Von Helden, Gladiatoren und Konsumenten.

220px-Weltmeister_autograph_1954Eberhard Huber hat in Dornbirn bei einem der frühen PM-Camps eine tolle Session mit der Überschrift „Kulturzwiebel“ gehalten. Ich habe darüber berichtet.

Die „Kulturzwiebel“ beschreibt modellhaft soziale Systeme, wie zum Beispiel auch die Bundesrepublik Deutschland eines ist. Die Schalen der „Zwiebel“ sind so z.B. ihre Symbole, Rituale, basic beliefs, Überzeugungen, Werte …. Und ganz speziell spielen die „Helden“ des Systems auch eine Rolle.

Diese Session hat mich angeregt und ich habe mich auf die Suche nach meinen „deutschen“ Helden begeben. Dabei habe ich an die großen Klassiker der Literatur (Goethe, Schiller … ) an moderne Schriftsteller (Brecht, Grass …) und an Philosophen (Kant, Nietzsche …) gedacht.  Ich habe mir weiter überlegt, ob Politiker (Erhard, Brandt …), Menschen im Widerstand (Scholl, Staufenberg), Komponisten (Bach, Beethoven …) und Musiker (Lindenberg, Nina) und viele mehr für mich als meine  Helden in Frage kommen.

Keine und keiner von diesen konnte niemand meinen Anspruch an einen „deutschen Helden“ oder eine „deutsche Heldin“ zufrieden stellen. Da ich leidenschaftlicher Fußballer war und bin, habe ich dort weiter gesucht. Beckenbauer, Haller und Uwe Seeler (der noch am ehesten) waren es aber auch nicht.

Und dann kam mir der Gedanke:
Die Fußball-Weltmeister von 1954 – die Helden von Bern – die sind es! Diese Mannschaft fand ich noch am ehesten würdig, meine „Deutsche Helden“ zu sein.

Aber das ist jetzt 61 Jahre her. Jetzt leben wir im 21. Jahrhundert. Vor kurzem habe ich das Finale der Champions League Juventus gegen Barcelona 2015 in Berlin im Frensehen verfolgt. Und wieder einmal mehr war ich verwundert, wie exzessiv eigentlich all die Stars von heute tätowiert sind. Und habe auch über die ausgefallenen Frisuren gestaunt.

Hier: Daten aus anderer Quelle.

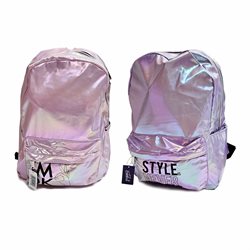 Mochila Metalizada Catalina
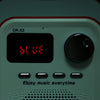 CR - X3 FM Radio Wireless Bluetooth Speaker with TF Card Slot AUX Input USB Port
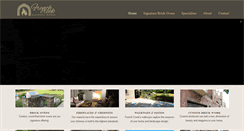 Desktop Screenshot of frenchcreekmasonryworks.com
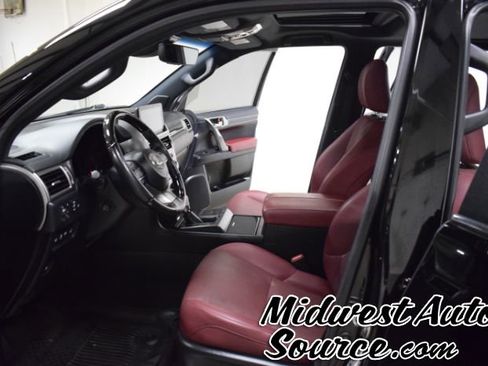 Used 2022 Lexus GX 460 Premium w/ Premium Plus Package AWD/4WD image 15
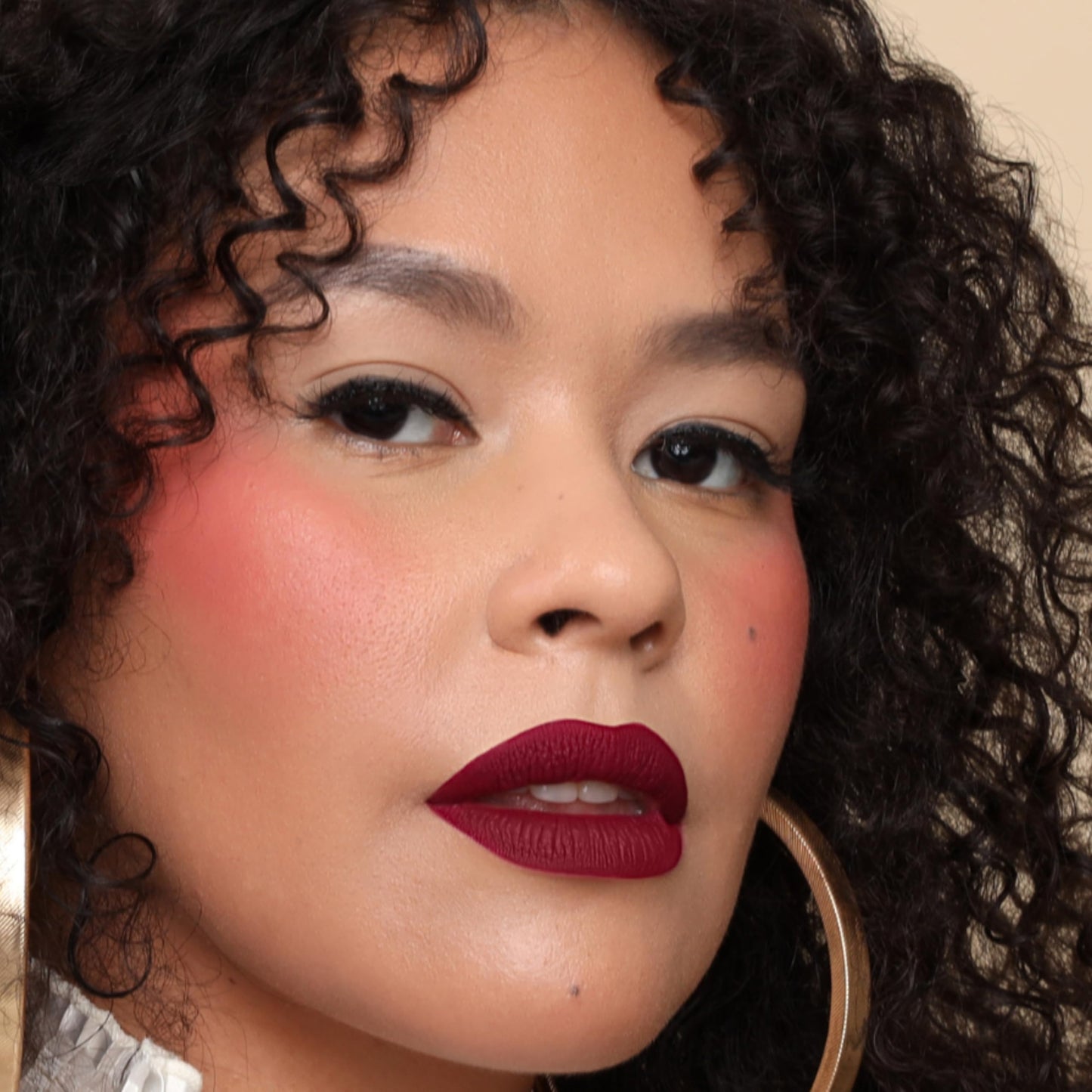 The Lip Bar Muse Deep Berry Nonstop Liquid Matte Lipstick – Long-Wear, High Pigment, Jojoba Oil & Vitamin E | Vegan & Cruelty-Free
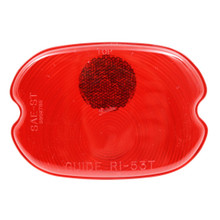 Trim Parts 1947-56 GM Panel Truck Tail Light Lens, Each - (A9050)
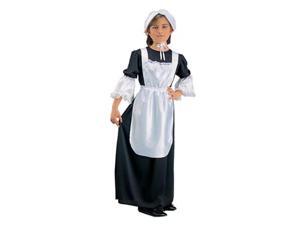 Child Pilgrim Girl Costume RG Costumes 91067 Child Pilgrim Girl Costume RG Costumes 91067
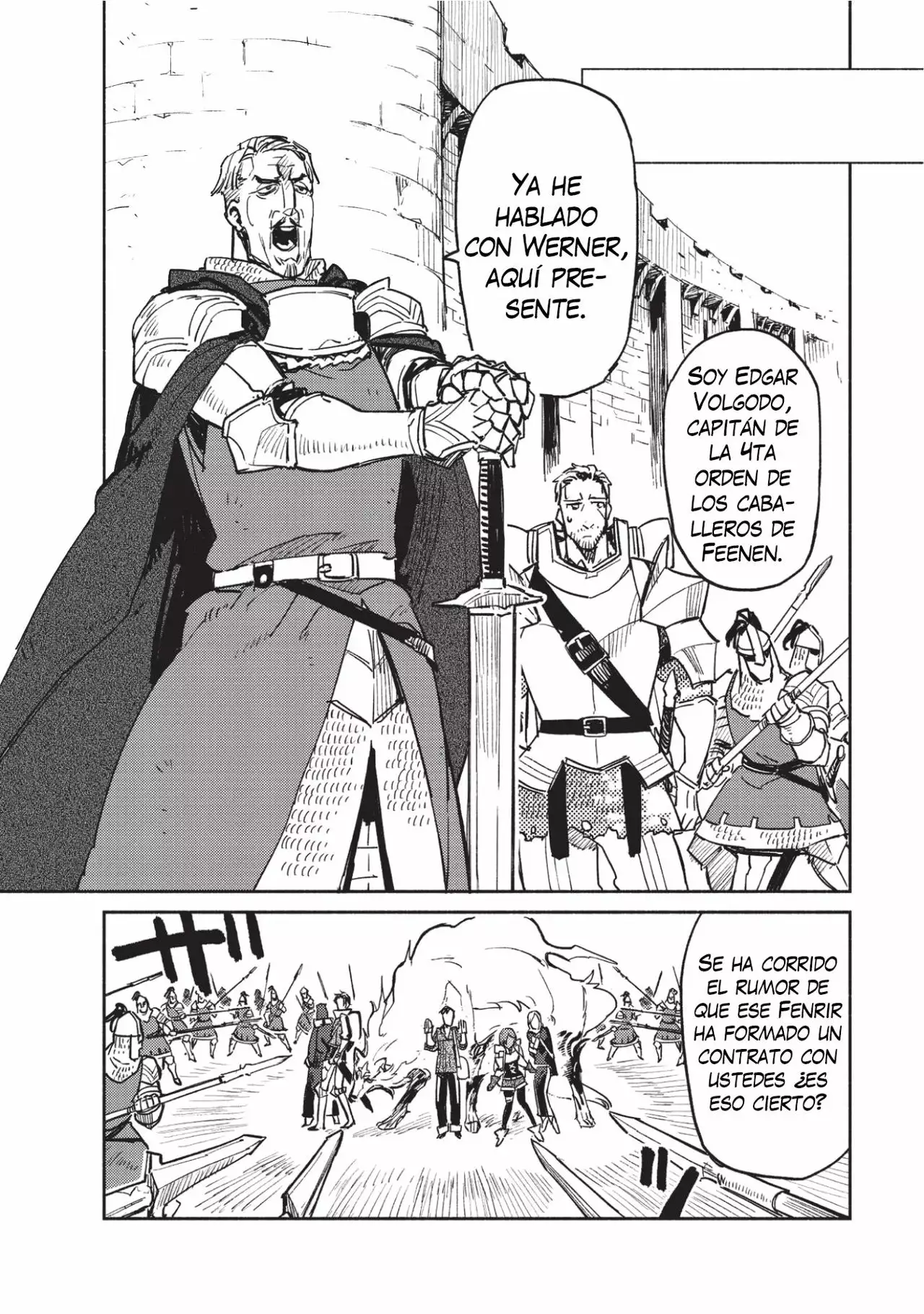 Tondemo Skill de Isekai Hourou Meshi Capítulo 3 - Page 4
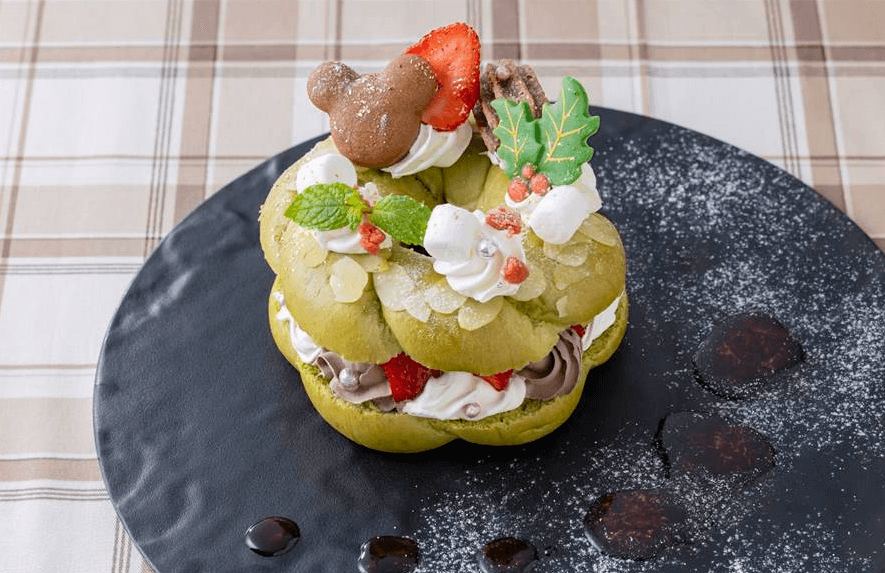 【2025年】ディズニークリスマス限定メニューがディズニーホテルのレストランに登場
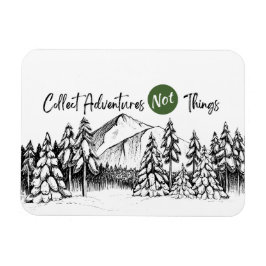 Awages voor avontuur magneet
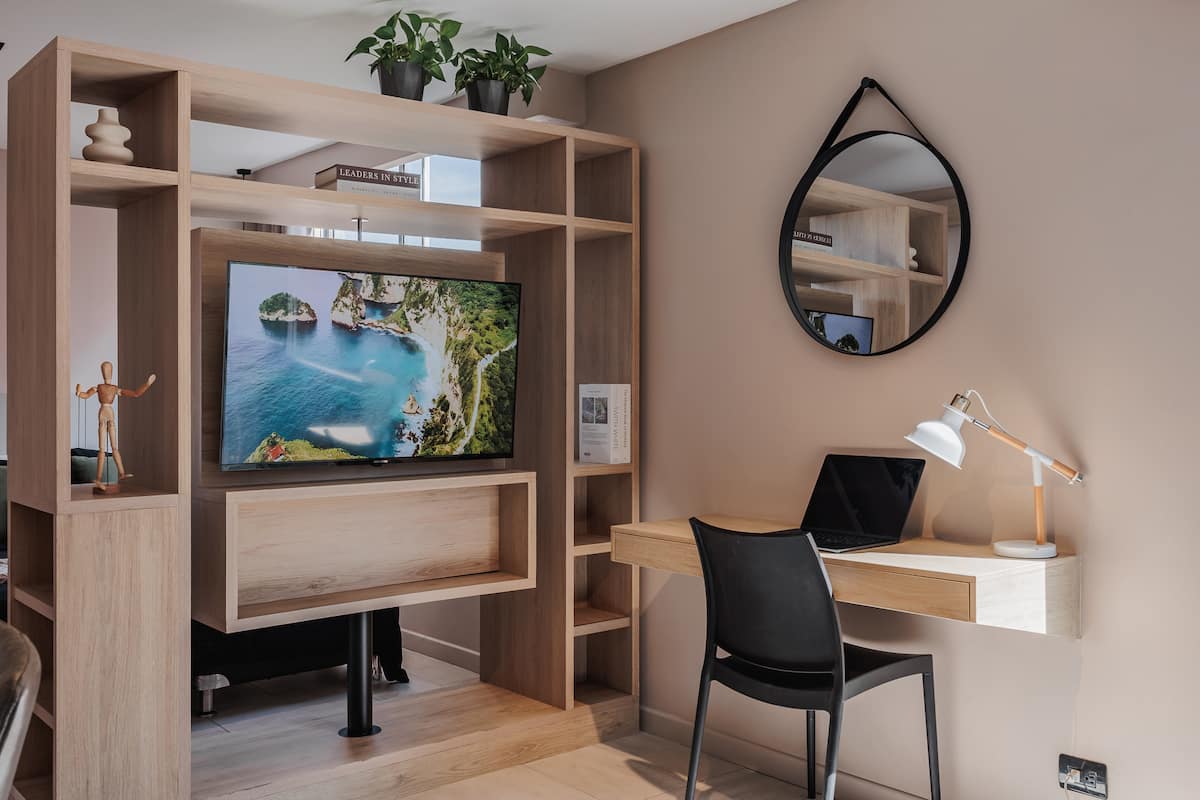 Loft Poblado cerca de Evryt, con aire acondicionado y excelentes vistas 15 Fl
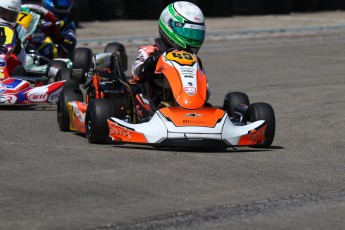 Karting à ICAR - Coupe de Montréal #3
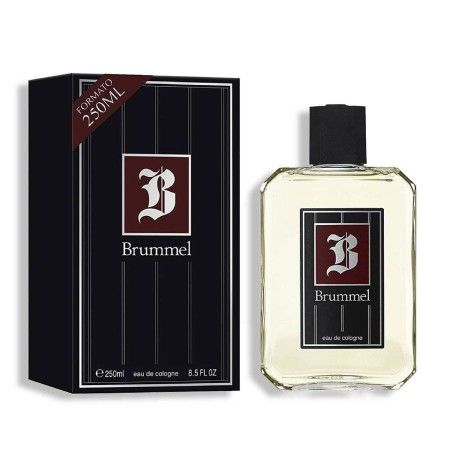 Parfum Homme Puig Brummel Colonia EDC 250 ml de Puig, Eau de parfum - Réf : S4512527, Prix : 11,70 €, Remise : %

Und dann ist es mir schlagartig klar geworden:
Die Fußballer von heute sind die Gladiatoren unserer Zeiten. Die Tattoos und ihre gefärbten Kamm- und sonstigen Frisuren sind Teil ihrer Kriegstracht. Ihre Herren sind die Vereine und dahinter die großen Konzerne. Für die kämpfen sie und von denen werden sie für ihren Kampf bezahlt. So und gestützt von weiteren Marketingmaßnahmen werden die Konsumenten abhängig gemacht und bei Kauflaune gehalten. Diese bejubeln „ihre“ Gladiatoren und kaufen folgsam die Produkte der Herren derselbigen.

So sind die Wettkämpfe unserer Gladiatoren die größten Spektakel unserer Zeit. Wenn die „richtige Seite“ siegt, flippt das Volk aus, wenn sie verliert, sind die Fans (das Konsumentenvolkt) zu Tode betrübt und verbrennen ihre Fahnen.

Fußballer sind die modernen Söldnern der Neuzeit. Sie „spielen“  für den, der am meisten zahlt. Aber vor allem kämpfen sie für den Konsum der Masse. Es geht nicht mehr um panem et circenses zur Ablenkung und Unterhaltung der Menschen wie im alten Rom sondern um Umsatz und Profit, also um die „Kohle“ (vulgo das Geld) der Masse.

Ich denke mir, dass diese Entwicklung ein Anzeichen für die Dekadenz unserer Zeit ist. Der Dekadenz, die als Vorstufe des Endes in prosperierenden sozialen Systemen kurz vor deren Untergang auftritt.

Wir aber wissen, dass Innovation kreative Zerstörung ist und freuen uns schon auf das Neue. Und genießen die morbide Freude am Untergang all derer, die an dieser Entwicklung schuld sind. Bloß sind damit wir alle gemeint.

RMD

P.S.
Es gibt auch so eine Art Ausbeutungs- und Versorgungsorganisation der Gladiatoren. Die nennt sich FIFA und verdient viel Geld mit den neuen Spielen.